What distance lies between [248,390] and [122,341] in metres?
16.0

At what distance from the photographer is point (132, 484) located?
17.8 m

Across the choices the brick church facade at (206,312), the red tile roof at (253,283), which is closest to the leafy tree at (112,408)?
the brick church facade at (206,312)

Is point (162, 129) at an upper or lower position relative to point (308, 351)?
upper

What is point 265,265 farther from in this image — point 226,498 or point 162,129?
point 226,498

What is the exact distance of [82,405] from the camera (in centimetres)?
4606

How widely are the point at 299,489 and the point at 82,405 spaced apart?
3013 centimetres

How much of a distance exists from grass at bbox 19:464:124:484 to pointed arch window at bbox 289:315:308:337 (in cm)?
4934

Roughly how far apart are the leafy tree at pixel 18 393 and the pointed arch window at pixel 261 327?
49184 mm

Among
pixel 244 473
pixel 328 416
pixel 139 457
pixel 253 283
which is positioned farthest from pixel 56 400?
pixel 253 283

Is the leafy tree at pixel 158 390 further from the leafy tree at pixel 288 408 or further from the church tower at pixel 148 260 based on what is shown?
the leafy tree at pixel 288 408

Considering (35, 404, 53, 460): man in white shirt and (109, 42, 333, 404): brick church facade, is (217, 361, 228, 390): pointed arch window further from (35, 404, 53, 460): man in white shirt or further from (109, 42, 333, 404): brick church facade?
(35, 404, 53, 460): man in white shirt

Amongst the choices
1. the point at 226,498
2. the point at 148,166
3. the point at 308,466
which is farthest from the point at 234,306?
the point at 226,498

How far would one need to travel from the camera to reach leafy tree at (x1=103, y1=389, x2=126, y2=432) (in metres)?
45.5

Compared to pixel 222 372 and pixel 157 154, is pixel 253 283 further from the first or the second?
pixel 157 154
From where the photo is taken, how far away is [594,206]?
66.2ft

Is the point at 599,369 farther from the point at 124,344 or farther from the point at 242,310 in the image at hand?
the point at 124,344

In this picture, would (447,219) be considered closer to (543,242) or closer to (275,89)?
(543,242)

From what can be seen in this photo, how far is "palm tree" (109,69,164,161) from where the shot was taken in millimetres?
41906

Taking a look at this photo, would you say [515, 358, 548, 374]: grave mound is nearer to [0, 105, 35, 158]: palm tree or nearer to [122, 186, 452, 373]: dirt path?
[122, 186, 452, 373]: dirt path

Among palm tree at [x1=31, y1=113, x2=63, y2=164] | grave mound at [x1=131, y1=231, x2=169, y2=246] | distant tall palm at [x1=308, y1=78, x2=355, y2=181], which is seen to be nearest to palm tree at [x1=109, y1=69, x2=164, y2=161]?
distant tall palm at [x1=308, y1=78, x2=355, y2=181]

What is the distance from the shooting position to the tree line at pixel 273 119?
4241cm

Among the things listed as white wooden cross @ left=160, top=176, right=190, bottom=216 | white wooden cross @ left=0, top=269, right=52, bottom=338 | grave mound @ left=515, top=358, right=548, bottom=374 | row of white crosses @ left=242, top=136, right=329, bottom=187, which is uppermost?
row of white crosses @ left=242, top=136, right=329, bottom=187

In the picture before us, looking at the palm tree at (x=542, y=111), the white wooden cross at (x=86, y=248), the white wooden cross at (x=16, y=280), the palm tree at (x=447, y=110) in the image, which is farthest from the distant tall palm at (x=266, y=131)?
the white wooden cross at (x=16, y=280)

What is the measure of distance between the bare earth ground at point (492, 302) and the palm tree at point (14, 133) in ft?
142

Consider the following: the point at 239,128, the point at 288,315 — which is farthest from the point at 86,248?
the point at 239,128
━━━━
> [WHAT YOU SHOULD DO]
Rewrite all of the records above as a single numbered list, omitting any blank lines.

> [PROBLEM SOLUTION]
1. What distance lies between [248,390] and [122,341] in metres?
2. 16.0
3. At what distance from the photographer is point (132, 484) located?
4. 17.8 m
5. Across the choices the brick church facade at (206,312), the red tile roof at (253,283), which is closest to the leafy tree at (112,408)?
6. the brick church facade at (206,312)
7. Is point (162, 129) at an upper or lower position relative to point (308, 351)?
8. upper
9. What is point 265,265 farther from in this image — point 226,498 or point 162,129?
10. point 226,498
11. What is the exact distance of [82,405] from the camera (in centimetres)?
12. 4606
13. How widely are the point at 299,489 and the point at 82,405 spaced apart?
14. 3013 centimetres
15. How much of a distance exists from grass at bbox 19:464:124:484 to pointed arch window at bbox 289:315:308:337 (in cm)?
16. 4934
17. Roughly how far apart are the leafy tree at pixel 18 393 and the pointed arch window at pixel 261 327?
18. 49184 mm
19. Among
20. pixel 244 473
21. pixel 328 416
22. pixel 139 457
23. pixel 253 283
24. which is positioned farthest from pixel 56 400?
25. pixel 253 283
26. Is the leafy tree at pixel 158 390 further from the leafy tree at pixel 288 408 or further from the church tower at pixel 148 260 based on what is shown?
27. the leafy tree at pixel 288 408
28. Considering (35, 404, 53, 460): man in white shirt and (109, 42, 333, 404): brick church facade, is (217, 361, 228, 390): pointed arch window further from (35, 404, 53, 460): man in white shirt or further from (109, 42, 333, 404): brick church facade?
29. (35, 404, 53, 460): man in white shirt
30. Amongst the choices
31. 1. the point at 226,498
32. 2. the point at 148,166
33. 3. the point at 308,466
34. which is farthest from the point at 234,306?
35. the point at 226,498
36. How far would one need to travel from the camera to reach leafy tree at (x1=103, y1=389, x2=126, y2=432) (in metres)?
37. 45.5
38. Compared to pixel 222 372 and pixel 157 154, is pixel 253 283 further from the first or the second?
39. pixel 157 154
40. From where the photo is taken, how far away is [594,206]?
41. 66.2ft
42. Is the point at 599,369 farther from the point at 124,344 or farther from the point at 242,310 in the image at hand?
43. the point at 124,344
44. In this picture, would (447,219) be considered closer to (543,242) or closer to (275,89)?
45. (543,242)
46. From what can be seen in this photo, how far is "palm tree" (109,69,164,161) from where the shot was taken in millimetres?
47. 41906
48. Taking a look at this photo, would you say [515, 358, 548, 374]: grave mound is nearer to [0, 105, 35, 158]: palm tree or nearer to [122, 186, 452, 373]: dirt path?
49. [122, 186, 452, 373]: dirt path
50. Among palm tree at [x1=31, y1=113, x2=63, y2=164] | grave mound at [x1=131, y1=231, x2=169, y2=246] | distant tall palm at [x1=308, y1=78, x2=355, y2=181], which is seen to be nearest to palm tree at [x1=109, y1=69, x2=164, y2=161]?
51. distant tall palm at [x1=308, y1=78, x2=355, y2=181]
52. What is the distance from the shooting position to the tree line at pixel 273 119?
53. 4241cm
54. Among the things listed as white wooden cross @ left=160, top=176, right=190, bottom=216 | white wooden cross @ left=0, top=269, right=52, bottom=338 | grave mound @ left=515, top=358, right=548, bottom=374 | row of white crosses @ left=242, top=136, right=329, bottom=187, which is uppermost?
55. row of white crosses @ left=242, top=136, right=329, bottom=187
56. In the picture before us, looking at the palm tree at (x=542, y=111), the white wooden cross at (x=86, y=248), the white wooden cross at (x=16, y=280), the palm tree at (x=447, y=110) in the image, which is farthest from the distant tall palm at (x=266, y=131)?
57. the white wooden cross at (x=16, y=280)
58. What is the measure of distance between the bare earth ground at point (492, 302) and the palm tree at point (14, 133) in ft?
59. 142
60. Consider the following: the point at 239,128, the point at 288,315 — which is farthest from the point at 86,248?
61. the point at 239,128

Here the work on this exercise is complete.